This document explains the two custom error types defined in the project: RepositoryError and AppError.
Defined in src/todo_item.rs:12-18, RepositoryError handles errors that can occur during data persistence operations:
#[derive(Debug, thiserror::Error)]
pub enum RepositoryError {
#[error("IO Error: {0}")]
Io(#[from] std::io::Error),
#[error("JSON Error: {0}")]
Json(#[from] serde_json::Error),
}Purpose: Wraps low-level storage errors that can occur when reading from or writing to the file system.
Variants:
Io(std::io::Error)- Covers file not found, permission denied, disk full, etc. Uses the#[from]attribute for automatic conversion.Json(serde_json::Error)- Covers JSON serialization/deserialization errors (e.g., corrupted data, invalid format).
Used by: The TodoRepository trait and JsonFileRepository implementation.

• Recorded information:
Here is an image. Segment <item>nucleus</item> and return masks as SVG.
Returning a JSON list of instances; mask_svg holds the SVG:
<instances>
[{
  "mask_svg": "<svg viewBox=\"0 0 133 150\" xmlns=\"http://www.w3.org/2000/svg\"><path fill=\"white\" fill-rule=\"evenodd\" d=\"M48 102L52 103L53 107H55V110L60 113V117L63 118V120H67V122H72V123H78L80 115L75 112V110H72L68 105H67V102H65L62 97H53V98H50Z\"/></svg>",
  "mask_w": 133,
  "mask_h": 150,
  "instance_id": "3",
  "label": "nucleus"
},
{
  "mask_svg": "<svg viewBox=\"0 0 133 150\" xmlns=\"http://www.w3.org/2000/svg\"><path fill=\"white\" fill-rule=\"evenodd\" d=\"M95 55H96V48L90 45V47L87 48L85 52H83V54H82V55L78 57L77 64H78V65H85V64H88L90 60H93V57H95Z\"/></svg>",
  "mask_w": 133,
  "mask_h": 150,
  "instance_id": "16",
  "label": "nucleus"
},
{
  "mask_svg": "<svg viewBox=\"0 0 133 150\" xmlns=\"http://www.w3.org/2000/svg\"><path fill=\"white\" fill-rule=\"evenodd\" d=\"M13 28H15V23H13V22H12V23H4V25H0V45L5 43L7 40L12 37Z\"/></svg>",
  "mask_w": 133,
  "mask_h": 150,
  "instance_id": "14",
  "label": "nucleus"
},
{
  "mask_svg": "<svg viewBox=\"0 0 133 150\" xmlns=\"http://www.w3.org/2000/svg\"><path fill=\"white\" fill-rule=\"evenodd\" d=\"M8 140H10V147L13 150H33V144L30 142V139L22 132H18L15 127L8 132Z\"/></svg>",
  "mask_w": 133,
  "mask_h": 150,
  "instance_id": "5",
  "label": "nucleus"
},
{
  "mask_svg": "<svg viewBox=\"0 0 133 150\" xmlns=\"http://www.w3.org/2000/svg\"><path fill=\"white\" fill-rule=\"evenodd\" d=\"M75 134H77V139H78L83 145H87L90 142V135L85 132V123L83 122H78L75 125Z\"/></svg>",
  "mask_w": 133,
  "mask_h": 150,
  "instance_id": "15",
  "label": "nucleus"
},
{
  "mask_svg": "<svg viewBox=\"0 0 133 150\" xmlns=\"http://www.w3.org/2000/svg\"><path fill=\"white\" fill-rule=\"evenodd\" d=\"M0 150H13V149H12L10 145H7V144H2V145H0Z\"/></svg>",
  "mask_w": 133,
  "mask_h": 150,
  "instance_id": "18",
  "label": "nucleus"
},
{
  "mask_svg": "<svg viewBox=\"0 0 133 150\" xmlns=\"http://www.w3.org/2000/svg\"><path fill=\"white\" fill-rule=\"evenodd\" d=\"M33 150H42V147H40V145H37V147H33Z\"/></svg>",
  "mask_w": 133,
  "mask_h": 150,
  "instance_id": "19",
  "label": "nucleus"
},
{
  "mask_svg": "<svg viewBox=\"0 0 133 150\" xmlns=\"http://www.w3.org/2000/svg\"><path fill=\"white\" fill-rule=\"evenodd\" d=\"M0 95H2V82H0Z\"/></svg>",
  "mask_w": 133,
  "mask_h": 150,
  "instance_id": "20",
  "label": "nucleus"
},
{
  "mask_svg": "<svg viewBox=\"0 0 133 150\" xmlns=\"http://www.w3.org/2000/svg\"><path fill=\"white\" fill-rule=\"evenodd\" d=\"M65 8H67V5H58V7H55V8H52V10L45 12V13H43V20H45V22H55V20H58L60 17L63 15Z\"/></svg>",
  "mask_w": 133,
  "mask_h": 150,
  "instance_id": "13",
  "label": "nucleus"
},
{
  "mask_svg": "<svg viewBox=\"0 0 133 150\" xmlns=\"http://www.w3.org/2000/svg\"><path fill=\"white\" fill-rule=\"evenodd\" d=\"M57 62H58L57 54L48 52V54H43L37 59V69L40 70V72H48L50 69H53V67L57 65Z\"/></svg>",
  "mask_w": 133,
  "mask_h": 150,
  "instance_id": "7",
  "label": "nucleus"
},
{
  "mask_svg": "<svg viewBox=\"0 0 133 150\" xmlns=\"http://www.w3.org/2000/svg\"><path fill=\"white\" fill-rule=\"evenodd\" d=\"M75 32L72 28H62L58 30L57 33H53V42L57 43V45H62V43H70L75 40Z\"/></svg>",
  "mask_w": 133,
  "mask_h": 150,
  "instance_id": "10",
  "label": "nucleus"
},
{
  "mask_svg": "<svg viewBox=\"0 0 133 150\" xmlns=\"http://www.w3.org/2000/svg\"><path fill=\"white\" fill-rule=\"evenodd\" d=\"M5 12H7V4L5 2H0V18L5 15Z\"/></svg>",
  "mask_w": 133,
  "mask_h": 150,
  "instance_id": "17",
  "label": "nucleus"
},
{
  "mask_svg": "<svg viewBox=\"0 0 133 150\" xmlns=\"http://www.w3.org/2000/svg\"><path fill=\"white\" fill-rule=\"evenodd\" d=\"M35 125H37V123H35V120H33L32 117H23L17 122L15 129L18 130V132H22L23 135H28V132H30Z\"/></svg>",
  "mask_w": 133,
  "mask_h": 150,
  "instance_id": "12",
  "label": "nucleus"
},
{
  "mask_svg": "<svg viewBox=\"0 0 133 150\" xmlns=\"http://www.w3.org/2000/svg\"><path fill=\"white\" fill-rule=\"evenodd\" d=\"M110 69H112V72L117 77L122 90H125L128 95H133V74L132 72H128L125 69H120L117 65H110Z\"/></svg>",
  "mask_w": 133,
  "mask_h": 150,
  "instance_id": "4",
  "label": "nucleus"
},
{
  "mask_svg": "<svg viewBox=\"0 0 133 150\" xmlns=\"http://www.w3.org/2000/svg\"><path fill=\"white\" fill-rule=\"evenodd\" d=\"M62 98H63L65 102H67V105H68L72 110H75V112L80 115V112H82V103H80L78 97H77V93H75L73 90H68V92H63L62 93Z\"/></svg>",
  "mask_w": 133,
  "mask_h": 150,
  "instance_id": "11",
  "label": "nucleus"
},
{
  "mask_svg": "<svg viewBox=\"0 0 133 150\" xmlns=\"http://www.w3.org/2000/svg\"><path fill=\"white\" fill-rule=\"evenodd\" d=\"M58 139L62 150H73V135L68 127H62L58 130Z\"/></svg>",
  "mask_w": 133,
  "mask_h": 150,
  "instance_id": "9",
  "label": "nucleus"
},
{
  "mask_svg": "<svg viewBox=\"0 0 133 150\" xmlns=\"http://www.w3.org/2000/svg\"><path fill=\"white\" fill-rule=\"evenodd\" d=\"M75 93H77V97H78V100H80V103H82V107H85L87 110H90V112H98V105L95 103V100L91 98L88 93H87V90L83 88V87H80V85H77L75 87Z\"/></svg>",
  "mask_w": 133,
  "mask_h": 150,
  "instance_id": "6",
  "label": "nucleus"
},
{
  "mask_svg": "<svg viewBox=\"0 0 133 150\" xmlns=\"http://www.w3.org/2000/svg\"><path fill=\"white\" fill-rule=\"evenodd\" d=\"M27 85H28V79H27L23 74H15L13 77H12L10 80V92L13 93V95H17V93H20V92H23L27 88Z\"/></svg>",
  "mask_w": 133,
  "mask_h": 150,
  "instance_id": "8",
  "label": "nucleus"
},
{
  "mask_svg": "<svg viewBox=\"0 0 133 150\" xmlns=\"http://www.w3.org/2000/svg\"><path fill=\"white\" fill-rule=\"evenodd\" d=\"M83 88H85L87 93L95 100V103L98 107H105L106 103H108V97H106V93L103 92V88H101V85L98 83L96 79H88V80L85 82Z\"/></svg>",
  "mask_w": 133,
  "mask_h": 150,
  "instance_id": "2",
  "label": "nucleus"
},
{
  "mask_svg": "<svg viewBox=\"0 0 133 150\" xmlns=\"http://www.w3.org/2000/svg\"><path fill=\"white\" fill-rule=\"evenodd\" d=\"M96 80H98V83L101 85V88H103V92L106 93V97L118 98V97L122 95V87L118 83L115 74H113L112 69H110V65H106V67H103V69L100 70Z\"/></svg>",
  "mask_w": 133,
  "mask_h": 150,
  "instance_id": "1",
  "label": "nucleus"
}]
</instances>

• Your task:
Answer these questions from the error-types document above:
(a) In which file and lines is RepositoryError defined?
(b) What kinds of errors does the Json variant cover?
(c) Which trait and which implementation use RepositoryError?

• Problem solution:
(a) src/todo_item.rs, lines 12-18.
(b) JSON serialization and deserialization errors, such as corrupted data or an invalid format.
(c) The TodoRepository trait and the JsonFileRepository implementation.